Mac Niocaill et al preceded this and included long-bone metastases throughout the skeleton. With a similar methodology to our current paper but utilizing only specialist orthopedic oncologists, they found moderate to good variability in radiological aspects of the Mirels’ score in a sample size of 35 radiographs. However, they do not provide data on the number of upper limb lesions included in this series, they did not assess for rater bias, and excluded the pain component of the Mirels’ tool, scoring patients out of a maximum of 9.,

The only previous study to assess validity of the Mirels’ score specifically in upper limb metastases was published in 2008 by Evans et al. This study had a relatively small sample size of 17 radiographic lesions assessed by a multidisciplinary group of clinicians and did not assess intraobserver variability. In addition, for interobserver variability, they showed fair agreement for lesion size, moderate for total Mirels’ score, and “incomplete” results for radiographic lesion appearance. As a result, we cannot agree with their conclusion that the Mirels’ score is reproducible and valid for humeral lesions. Of note, they did recommend a reduced Mirels’ cutoff for surgery in upper limb lesions of ≥7/12, in contrast to the recommended cutoff of ≥9/12 for lower limb lesions., This recommendation increased sensitivity of the score in upper limb lesions from 14.5% to 81% with a resultant reduction in specificity from 82.9% to 32%.

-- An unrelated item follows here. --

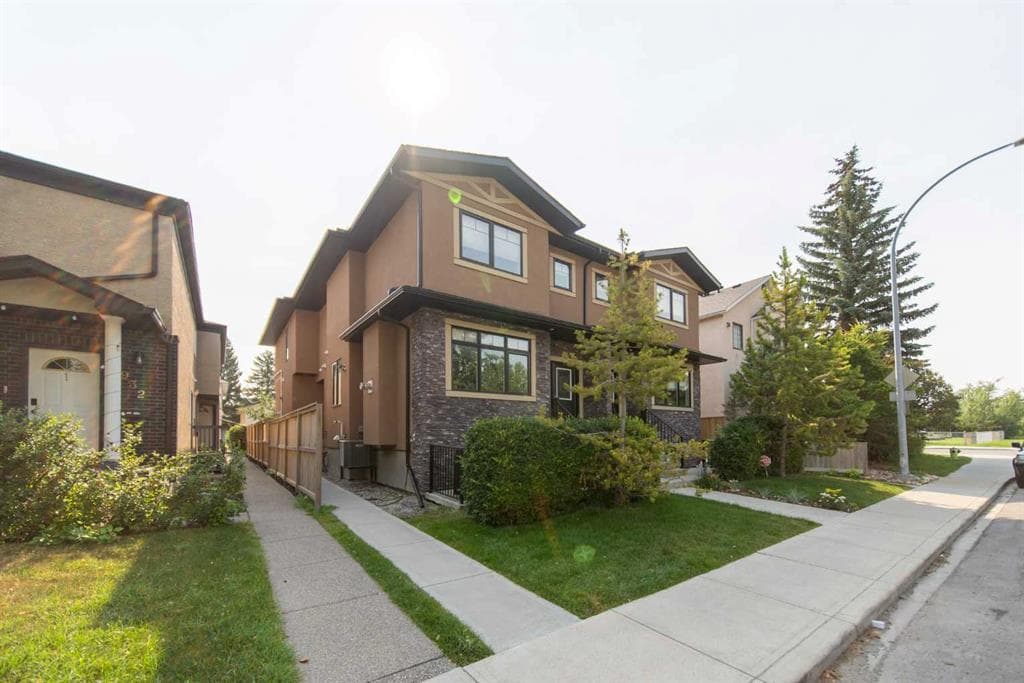3-bed Townhouse for sale at 2, 1934 26 Street SW, Calgary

We report a similar trade-off with a reduction in the Mirels’ cutoff from ≥9/12 to ≥7/12 (increased sensitivity from 15%-63% with decreased specificity from 73%-55%). We also report a 48% fracture rate with a ≥7/12 Mirels’ cutoff, which is considerably higher than the 33% fracture rate necessitating consideration of prophylactic fixation recommended for lower limbs.

To our knowledge, this is the largest study on this specialist subject to date and the only one that fully evaluates the validity and reproducibility of Mirels’ score in upper limb bony metastases. No previous studies focusing on the prognostic benefit of the Mirels’ score in the upper limb have included as large a patient cohort as ours, nor have they correlated reliability of rater scores with the resultant fracture rate. In addition, we collated scores from a multidisciplinary group of raters, not just orthopedic oncology specialists (as per the original intention of Mirels in reporting the score)., Our study is limited, however, in its reliance on retrospective reporting of pain from patient electronic records (introducing potential bias in the total Mirels’ score). In addition, we acknowledge that this patient cohort includes only those patients referred by oncology for a surgical opinion, therefore cannot be assumed to represent all patients with upper limb bone metastases. We acknowledge that rates of fracture may be associated with primary tumor histological diagnosis; this was not specifically explored in the present paper.

Conclusions

We conclude that in patients referred to orthopedics for bone metastases of the upper limb, Mirels’ score may not be valid or reproducible. More importantly, based on the results of our study, we noted that it does not accurately predict risk of progression to pathologic fractures. However, until a more valid scoring system has been developed, we recommend a Mirels’ score threshold of ≥7/12 for consideration of prophylactic fixation of impending upper limb pathologic fractures. A score of ≥7/12 for upper limb long-bone metastases predicts a fracture rate of 48% with sensitivity of 63% and specificity of 55%. This is in contrast to the current threshold of ≥9/12 usually recommended for lower limb lesions.

Disclaimers:

Funding: No funding was disclosed by the authors.

Conflicts of interest: The authors, their immediate families, and any research foundation with which they are affiliated have not received any financial payments or other benefits from any commercial entity related to the subject of this article.